--- Входные данные ---

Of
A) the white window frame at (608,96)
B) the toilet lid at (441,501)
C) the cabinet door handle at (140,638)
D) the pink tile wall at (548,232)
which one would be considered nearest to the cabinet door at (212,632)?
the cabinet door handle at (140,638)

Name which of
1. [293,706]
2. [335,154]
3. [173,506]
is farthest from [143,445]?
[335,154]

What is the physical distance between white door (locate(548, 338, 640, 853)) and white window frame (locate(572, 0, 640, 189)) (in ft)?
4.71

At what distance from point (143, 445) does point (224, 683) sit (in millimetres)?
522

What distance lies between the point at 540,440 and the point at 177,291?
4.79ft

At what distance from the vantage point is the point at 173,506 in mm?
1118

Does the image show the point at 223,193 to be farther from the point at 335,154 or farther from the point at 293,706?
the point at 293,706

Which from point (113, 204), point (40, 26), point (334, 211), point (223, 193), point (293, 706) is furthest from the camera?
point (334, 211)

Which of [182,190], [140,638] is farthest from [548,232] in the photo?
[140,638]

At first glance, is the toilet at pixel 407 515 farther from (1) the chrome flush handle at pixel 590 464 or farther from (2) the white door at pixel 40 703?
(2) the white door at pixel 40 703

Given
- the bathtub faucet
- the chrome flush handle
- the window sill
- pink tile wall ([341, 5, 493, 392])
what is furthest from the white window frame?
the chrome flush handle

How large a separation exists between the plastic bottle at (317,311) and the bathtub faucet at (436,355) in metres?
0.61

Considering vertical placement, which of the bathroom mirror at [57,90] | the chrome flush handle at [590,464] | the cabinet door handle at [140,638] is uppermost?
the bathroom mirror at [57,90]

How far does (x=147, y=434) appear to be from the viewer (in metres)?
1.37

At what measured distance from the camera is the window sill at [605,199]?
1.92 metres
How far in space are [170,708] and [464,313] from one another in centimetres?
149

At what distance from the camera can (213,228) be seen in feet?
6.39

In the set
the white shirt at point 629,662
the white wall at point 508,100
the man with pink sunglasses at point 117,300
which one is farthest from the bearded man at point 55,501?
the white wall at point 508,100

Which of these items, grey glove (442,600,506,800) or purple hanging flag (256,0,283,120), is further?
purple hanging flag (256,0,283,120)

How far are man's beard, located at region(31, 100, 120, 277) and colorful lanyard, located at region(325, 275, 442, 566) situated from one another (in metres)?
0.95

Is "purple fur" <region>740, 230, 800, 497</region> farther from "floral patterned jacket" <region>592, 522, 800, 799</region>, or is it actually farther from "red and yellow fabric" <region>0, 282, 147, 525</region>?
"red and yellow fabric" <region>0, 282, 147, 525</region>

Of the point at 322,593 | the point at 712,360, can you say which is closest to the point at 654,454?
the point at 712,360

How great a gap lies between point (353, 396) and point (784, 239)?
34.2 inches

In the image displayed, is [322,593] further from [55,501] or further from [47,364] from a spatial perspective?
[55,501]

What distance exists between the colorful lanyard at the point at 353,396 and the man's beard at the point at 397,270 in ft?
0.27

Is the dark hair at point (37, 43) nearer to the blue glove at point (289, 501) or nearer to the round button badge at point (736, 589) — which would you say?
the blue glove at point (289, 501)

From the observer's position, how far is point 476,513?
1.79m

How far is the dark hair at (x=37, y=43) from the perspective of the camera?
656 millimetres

---

Описание задания:
Пожалуйста, выпишите все пункты выше дословно, ничего не меняя.

Ответ на задание:
Of
A) the white window frame at (608,96)
B) the toilet lid at (441,501)
C) the cabinet door handle at (140,638)
D) the pink tile wall at (548,232)
which one would be considered nearest to the cabinet door at (212,632)?
the cabinet door handle at (140,638)

Name which of
1. [293,706]
2. [335,154]
3. [173,506]
is farthest from [143,445]?
[335,154]

What is the physical distance between white door (locate(548, 338, 640, 853)) and white window frame (locate(572, 0, 640, 189)) (in ft)?
4.71

At what distance from point (143, 445) does point (224, 683) sit (in millimetres)?
522

What distance lies between the point at 540,440 and the point at 177,291?
4.79ft

At what distance from the vantage point is the point at 173,506 in mm?
1118

Does the image show the point at 223,193 to be farther from the point at 335,154 or farther from the point at 293,706?
the point at 293,706

Which from point (113, 204), point (40, 26), point (334, 211), point (223, 193), point (293, 706) is furthest from the camera?
point (334, 211)

Which of [182,190], [140,638] is farthest from [548,232] in the photo?
[140,638]

At first glance, is the toilet at pixel 407 515 farther from (1) the chrome flush handle at pixel 590 464 or farther from (2) the white door at pixel 40 703?
(2) the white door at pixel 40 703

Given
- the bathtub faucet
- the chrome flush handle
- the window sill
- pink tile wall ([341, 5, 493, 392])
what is furthest from the white window frame?
the chrome flush handle

How large a separation exists between the plastic bottle at (317,311) and the bathtub faucet at (436,355) in metres?
0.61

Considering vertical placement, which of the bathroom mirror at [57,90] | the chrome flush handle at [590,464] | the cabinet door handle at [140,638] is uppermost?
the bathroom mirror at [57,90]

How far does (x=147, y=434) appear to be from the viewer (in metres)?
1.37

At what measured distance from the camera is the window sill at [605,199]?
1.92 metres
How far in space are [170,708] and [464,313] from one another in centimetres?
149

At what distance from the camera can (213,228) be seen in feet?
6.39

In the set
the white shirt at point 629,662
the white wall at point 508,100
the man with pink sunglasses at point 117,300
which one is farthest from the bearded man at point 55,501?
the white wall at point 508,100

Which of these items, grey glove (442,600,506,800) or purple hanging flag (256,0,283,120), is further?
purple hanging flag (256,0,283,120)

How far are man's beard, located at region(31, 100, 120, 277) and colorful lanyard, located at region(325, 275, 442, 566) situated from one another (in metres)?
0.95

Is "purple fur" <region>740, 230, 800, 497</region> farther from "floral patterned jacket" <region>592, 522, 800, 799</region>, or is it actually farther from "red and yellow fabric" <region>0, 282, 147, 525</region>?
"red and yellow fabric" <region>0, 282, 147, 525</region>

Of the point at 322,593 | the point at 712,360, can you say which is closest to the point at 654,454?
the point at 712,360

How great a gap lies between point (353, 396) and point (784, 239)?
34.2 inches

In the image displayed, is [322,593] further from [55,501] or further from [47,364] from a spatial perspective?
[55,501]

What distance exists between the colorful lanyard at the point at 353,396 and the man's beard at the point at 397,270 in ft?
0.27

Is the dark hair at point (37, 43) nearer to the blue glove at point (289, 501) or nearer to the round button badge at point (736, 589) — which would you say?
the blue glove at point (289, 501)

From the observer's position, how far is point 476,513?
1.79m

How far is the dark hair at (x=37, y=43) from the perspective of the camera?
656 millimetres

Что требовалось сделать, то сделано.